STRUCTURAL AND FUNCTIONAL CHANGES OF LEFT VENTRICLE IN PATIENTS WITH HYPERTENSION AND DIABETES TYPE 2

Actuality. The results of epidemiologic research confirm the growth of morbidity and mortality from cardiovascular diseases, in particular, from arterial hypertension. Co morbidity of arterial hypertension and diabetes type 2 becomes more relevant for modern medicine due to similarity in pathogenic mechanisms of development.

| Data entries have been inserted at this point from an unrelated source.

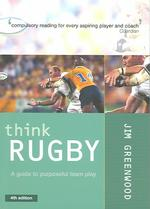Think Rugby : A Guide to Purposeful Team Play (4TH)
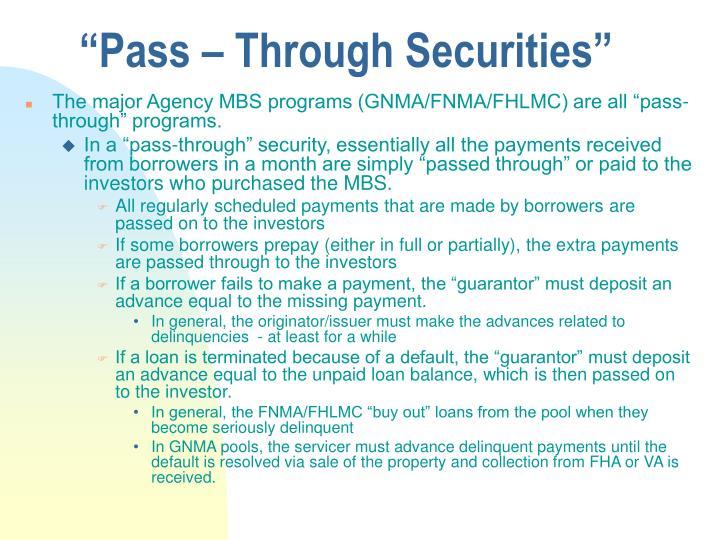 """""""Pass – Through Securities"""""""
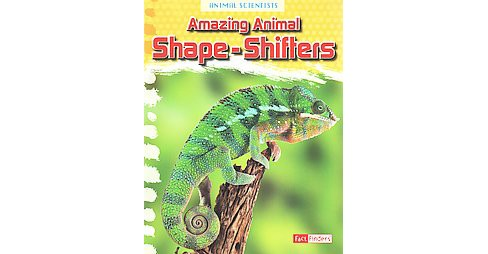 Amazing Animal Shape-Shifters (Paperback) (Leon Gray) - image 1 of 1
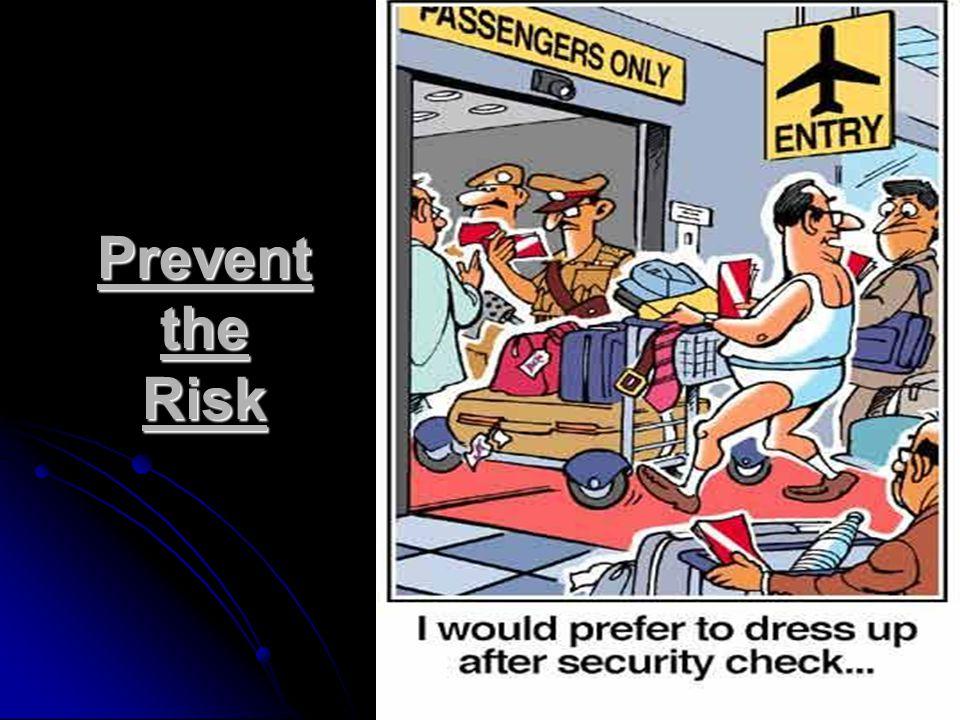Prevent the Risk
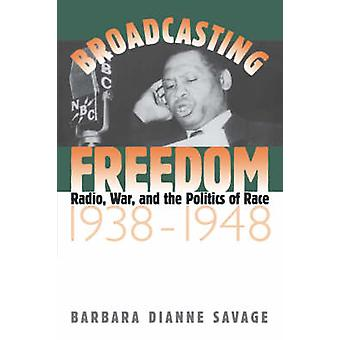 Broadcasting Freedom Radio War and the Politics of Race 19381948 by Savage & Barbara Dianne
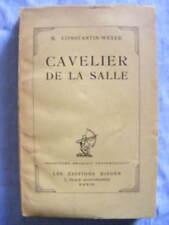 Maurice Constantin-Weyer Cavelier de La Salle Editions Rieder 1927 Envoi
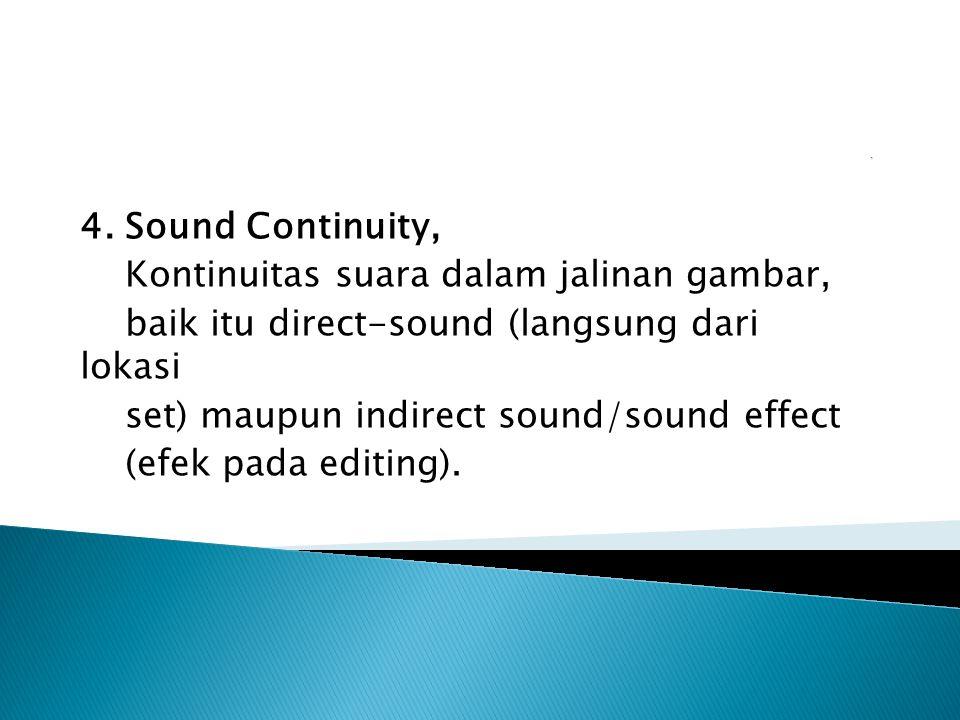 4. Sound Continuity, Kontinuitas suara dalam jalinan gambar, baik itu direct-sound (langsung dari lokasi set) maupun indirect sound/sound effect (efek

Changes in the cardiovascular system in these patients are consistent and are characterized by progressive disorders in structure and function.

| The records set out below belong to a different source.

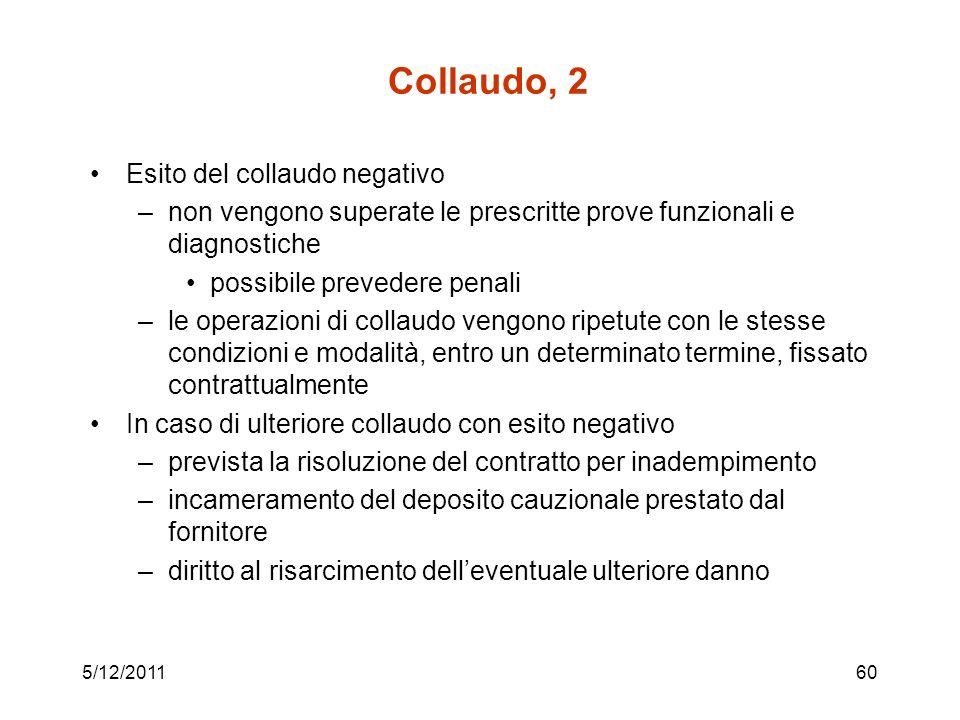 5/12/201160 Collaudo, 2 Esito del collaudo negativo –non vengono superate le prescritte prove funzionali e diagnostiche possibile prevedere penali –le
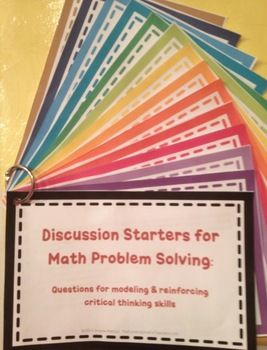 Discussion Starters for Math Problem Solving: Questions for critical thinking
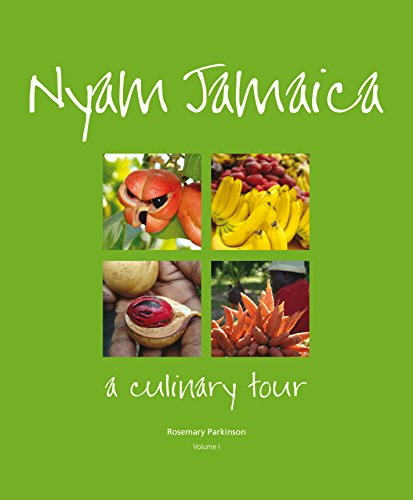 Nyam Jamaica: A Culinary Tour: Volume I by Rosemary Parkinson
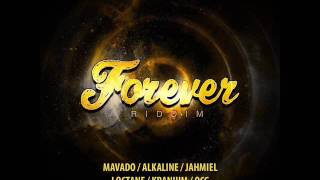 Forever Riddim Mix Feat. Alkaline, Mavado, I -Octane, (Armz House Records) (MArch 2017)
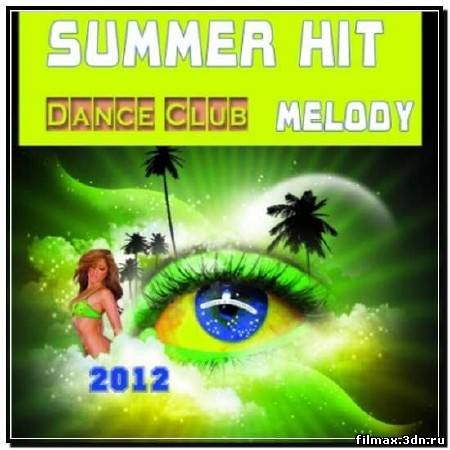 Summer Hit Melody (2012)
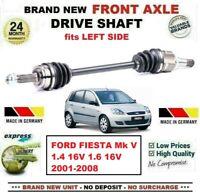 FOR FORD FIESTA Mk V 1.4 16V 1.6 16V 2001-2008 1x NEW FRONT AXLE LEFT DRIVESHAFT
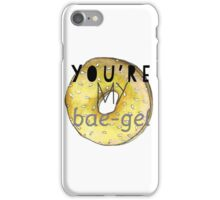 You're my baegel iPhone Case/Skin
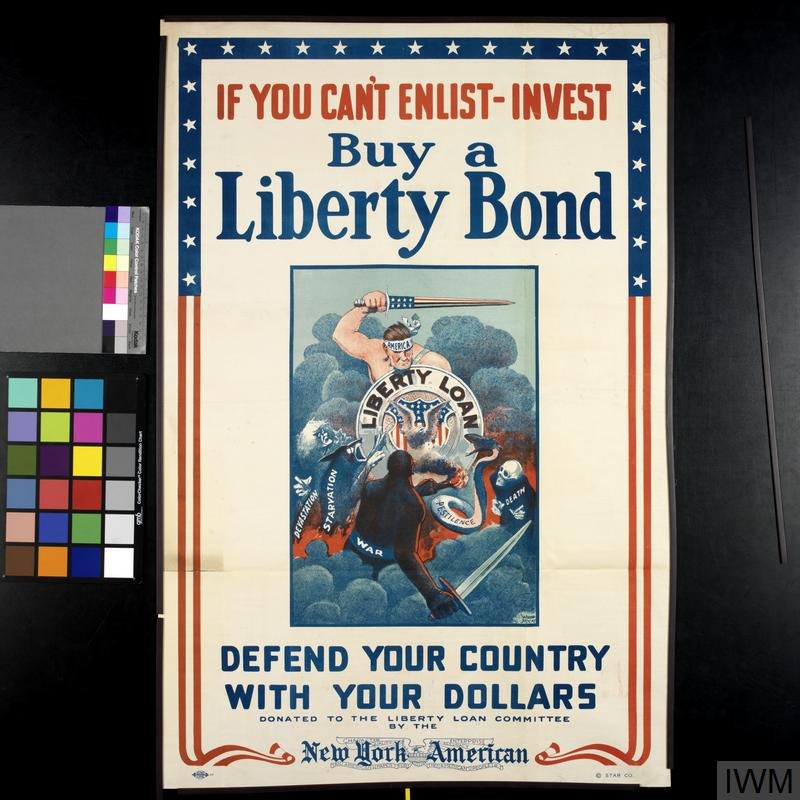 If You Can T Enlist Invest Buy A Liberty Bond Imperial War Museums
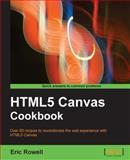 HTML5 Canvas Cookbook, Eric Rowell, 1849691363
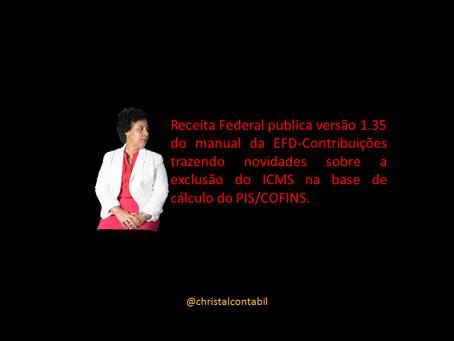 EXCLUSÃO DO ICMS NA BASE DE CÁLCULO DO PIS/COFINS RFB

The aim of this study was to evaluate the performance cardiohemodynamics and type of diastolic dysfunction in patients with hypertension and diabetes type 2.

Materials and methods. We examined 105 patients with arterial hypertension who were divided into groups depending on the presence of type 2 diabetes mellitus. All patients with arterial hypertension were divided into 2 groups: the 1st one — patients with arterial hypertension and concomitant type 2 diabetes mellitus (n=75), the 2nd one — patients with arterial hypertension without concomitant type 2 diabetes mellitus (n=30). The average age of the arterial hypertension patients with concomitant type 2 diabetes mellitus was (63.34±2.11) years, and in the 2nd group — (65.22±1.37). The control group included 25 healthy people.

Echocardiographic studies were performed by the standard method (J. Feigenbaum, 1999) on the ultrasound machine RADMIR (Ultima PRO 30) (Kharkiv,Ukraine).

Conclusions. According to echocardiography in patients with combined hypertension and diabetes type 2 there is an increase in left ventricular mass by 10.2% and the thickness of the posterior wall of the left ventricle by 2.7%.

In hypertensive patients with diabetes type 2 there are observed: increased incidence of diastolic dysfunction by type 2 (violation of relaxation) (37.3%).